Sure,
The bytes of `msghdr` need to be cleared because the `msghdr` struct layout specified in QEMU appears to generalize between the definitions of `msghdr` across different libc's and kernels. To appropriately generalize `msghdr` across libc's and kernels would either:
1. require specializing code in do_sendrecvmsg_locked() for each individual libc and kernel version, or
2. zeroing out all bytes of `msghdr`, b/c certain libc or kernel versions may misinterpret the undefined padding bytes that come from misalignment in the struct as actual syscall params.
The patch I provided would be going for route #2, given that it's a simpler fix for the underlying problem for the short term.
What I believe is the background behind why the struct layout has been a problem is because, since the beginning, the Linux kernel has always specified the layout of `msghdr` differently from POSIX. Given that this implies incompatibility between kernels on how `msghdr` is specified, different libc projects such as musl and glibc provide different workarounds by laying out `msghdr` differently amongst one another.
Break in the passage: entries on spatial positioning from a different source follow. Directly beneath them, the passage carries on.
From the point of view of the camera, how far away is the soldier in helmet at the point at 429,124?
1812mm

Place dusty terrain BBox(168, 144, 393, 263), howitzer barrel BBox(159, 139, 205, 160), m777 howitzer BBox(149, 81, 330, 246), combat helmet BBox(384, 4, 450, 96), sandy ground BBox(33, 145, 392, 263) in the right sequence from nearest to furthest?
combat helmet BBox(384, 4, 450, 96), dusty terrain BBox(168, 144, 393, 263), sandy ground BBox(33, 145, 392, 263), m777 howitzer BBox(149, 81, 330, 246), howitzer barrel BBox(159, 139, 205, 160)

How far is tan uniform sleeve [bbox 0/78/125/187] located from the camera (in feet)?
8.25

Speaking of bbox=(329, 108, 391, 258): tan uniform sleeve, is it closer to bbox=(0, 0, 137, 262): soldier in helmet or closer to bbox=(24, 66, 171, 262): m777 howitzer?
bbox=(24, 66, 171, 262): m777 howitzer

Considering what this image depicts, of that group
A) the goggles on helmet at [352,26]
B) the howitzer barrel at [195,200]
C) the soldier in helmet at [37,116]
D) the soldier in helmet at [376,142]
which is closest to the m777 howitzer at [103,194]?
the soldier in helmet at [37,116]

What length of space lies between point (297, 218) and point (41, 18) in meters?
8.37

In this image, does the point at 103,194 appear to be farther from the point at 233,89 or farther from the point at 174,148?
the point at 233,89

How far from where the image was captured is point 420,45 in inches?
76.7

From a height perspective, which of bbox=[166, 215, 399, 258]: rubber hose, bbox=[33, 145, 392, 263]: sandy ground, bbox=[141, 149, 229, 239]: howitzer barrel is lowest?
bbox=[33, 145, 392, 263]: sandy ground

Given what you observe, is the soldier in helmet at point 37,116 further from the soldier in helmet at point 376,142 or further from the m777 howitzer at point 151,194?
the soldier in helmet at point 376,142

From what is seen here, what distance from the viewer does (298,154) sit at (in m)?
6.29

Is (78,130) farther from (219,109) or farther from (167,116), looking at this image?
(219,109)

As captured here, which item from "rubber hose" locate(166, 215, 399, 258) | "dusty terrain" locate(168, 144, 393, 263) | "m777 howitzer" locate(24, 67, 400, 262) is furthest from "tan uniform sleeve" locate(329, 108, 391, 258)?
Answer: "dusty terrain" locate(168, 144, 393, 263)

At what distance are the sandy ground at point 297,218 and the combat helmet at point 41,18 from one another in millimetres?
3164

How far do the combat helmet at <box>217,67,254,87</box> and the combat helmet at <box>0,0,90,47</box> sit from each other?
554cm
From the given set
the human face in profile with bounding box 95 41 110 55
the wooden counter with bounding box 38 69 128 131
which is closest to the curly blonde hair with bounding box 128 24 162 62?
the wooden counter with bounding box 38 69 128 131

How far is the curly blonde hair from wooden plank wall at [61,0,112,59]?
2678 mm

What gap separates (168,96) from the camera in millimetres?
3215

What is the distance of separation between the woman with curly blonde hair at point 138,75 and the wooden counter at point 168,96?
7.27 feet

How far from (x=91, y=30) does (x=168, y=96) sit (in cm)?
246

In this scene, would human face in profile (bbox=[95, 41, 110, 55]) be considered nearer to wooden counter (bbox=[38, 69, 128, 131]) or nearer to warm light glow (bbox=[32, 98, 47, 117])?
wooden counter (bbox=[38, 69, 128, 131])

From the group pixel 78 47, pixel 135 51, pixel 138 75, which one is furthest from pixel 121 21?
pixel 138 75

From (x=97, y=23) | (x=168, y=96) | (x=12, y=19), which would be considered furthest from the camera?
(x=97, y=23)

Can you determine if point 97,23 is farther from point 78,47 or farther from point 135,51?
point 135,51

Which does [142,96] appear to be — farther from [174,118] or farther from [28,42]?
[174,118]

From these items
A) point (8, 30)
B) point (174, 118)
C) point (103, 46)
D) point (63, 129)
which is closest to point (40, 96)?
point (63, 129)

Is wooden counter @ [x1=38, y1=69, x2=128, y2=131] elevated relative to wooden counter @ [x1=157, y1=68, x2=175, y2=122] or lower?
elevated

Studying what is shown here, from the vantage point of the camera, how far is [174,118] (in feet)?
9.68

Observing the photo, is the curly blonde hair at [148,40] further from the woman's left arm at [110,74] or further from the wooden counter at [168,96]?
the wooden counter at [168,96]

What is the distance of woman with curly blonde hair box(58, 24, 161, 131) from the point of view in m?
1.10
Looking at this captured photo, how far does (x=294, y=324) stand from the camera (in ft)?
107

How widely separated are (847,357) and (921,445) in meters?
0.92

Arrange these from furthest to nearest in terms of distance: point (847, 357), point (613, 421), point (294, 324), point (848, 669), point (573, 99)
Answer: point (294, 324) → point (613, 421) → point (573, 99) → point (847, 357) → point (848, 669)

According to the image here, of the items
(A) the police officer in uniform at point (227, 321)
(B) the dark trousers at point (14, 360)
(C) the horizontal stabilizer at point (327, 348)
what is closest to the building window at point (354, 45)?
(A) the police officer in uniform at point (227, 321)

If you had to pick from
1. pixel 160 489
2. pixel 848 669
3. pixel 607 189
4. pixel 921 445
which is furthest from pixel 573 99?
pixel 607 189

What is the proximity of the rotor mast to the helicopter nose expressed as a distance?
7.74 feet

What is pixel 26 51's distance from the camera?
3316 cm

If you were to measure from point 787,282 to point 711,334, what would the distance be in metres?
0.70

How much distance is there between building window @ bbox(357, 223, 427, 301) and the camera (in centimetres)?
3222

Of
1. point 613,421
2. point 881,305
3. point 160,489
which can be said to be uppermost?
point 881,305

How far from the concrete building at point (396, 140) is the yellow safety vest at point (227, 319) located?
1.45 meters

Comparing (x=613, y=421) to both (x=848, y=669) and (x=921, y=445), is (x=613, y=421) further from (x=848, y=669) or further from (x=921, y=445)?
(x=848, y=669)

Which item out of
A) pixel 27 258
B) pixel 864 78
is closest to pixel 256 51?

A few projects running tests/applications through QEMU have been bitten by this, and a solution that one of the projects discovered was that patching QEMU to zero-initialize the bytes msghdr the same way my patch does allow for compatibility between different `msghdr` layouts across glibc, musl, and the Linux kernel:
https://github.com/void-linux/void-packages/issues/23557#issuecomment-718392360
As for my rationale for sending in this patch, it is because I'm currently implementing cross-platform networking in the standard library for the Zig programming language, and have run into this exact same problem with EMSGSIZE being returned by sendmsg() when tests are run through QEMU on x86_64-linux-musl.
Hope this gives enough context about the problem and patch, but please do let me know if there is any more information that I could provide which would help.